■ **Work to be completed**
In the entries below, copy out word for word every line starting at the one with "Starting at farthest" and ending at the one with "36.6 inches", with both of those lines included.
>> start
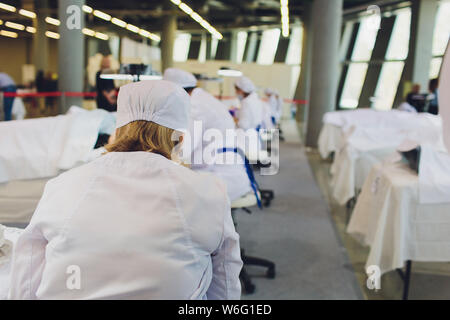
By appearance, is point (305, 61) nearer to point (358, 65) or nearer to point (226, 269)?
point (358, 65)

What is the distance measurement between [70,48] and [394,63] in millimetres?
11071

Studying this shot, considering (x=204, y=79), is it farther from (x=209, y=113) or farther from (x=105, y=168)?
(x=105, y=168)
>> end
>> start
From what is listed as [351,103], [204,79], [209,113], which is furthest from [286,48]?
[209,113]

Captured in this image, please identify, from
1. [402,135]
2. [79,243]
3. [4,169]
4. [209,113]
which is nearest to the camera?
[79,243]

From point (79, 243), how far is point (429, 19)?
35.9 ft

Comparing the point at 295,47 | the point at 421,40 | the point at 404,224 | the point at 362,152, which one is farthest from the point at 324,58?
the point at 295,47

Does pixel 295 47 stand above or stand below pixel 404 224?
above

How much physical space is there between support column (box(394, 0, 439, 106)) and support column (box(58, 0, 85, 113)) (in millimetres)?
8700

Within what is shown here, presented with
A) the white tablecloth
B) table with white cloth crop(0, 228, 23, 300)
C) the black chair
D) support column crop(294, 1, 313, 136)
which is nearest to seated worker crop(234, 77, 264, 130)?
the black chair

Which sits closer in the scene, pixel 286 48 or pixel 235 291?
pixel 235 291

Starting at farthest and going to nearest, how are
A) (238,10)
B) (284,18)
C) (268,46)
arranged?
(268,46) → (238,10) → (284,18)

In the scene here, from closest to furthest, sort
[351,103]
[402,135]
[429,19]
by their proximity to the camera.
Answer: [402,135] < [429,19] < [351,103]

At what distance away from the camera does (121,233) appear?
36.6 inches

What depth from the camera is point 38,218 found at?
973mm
>> end
■ **Response**
Starting at farthest and going to nearest, how are
A) (238,10)
B) (284,18)
C) (268,46)
arranged?
(268,46) → (238,10) → (284,18)

In the scene here, from closest to furthest, sort
[351,103]
[402,135]
[429,19]
by their proximity to the camera.
Answer: [402,135] < [429,19] < [351,103]

At what distance away from the camera does (121,233) appear?
36.6 inches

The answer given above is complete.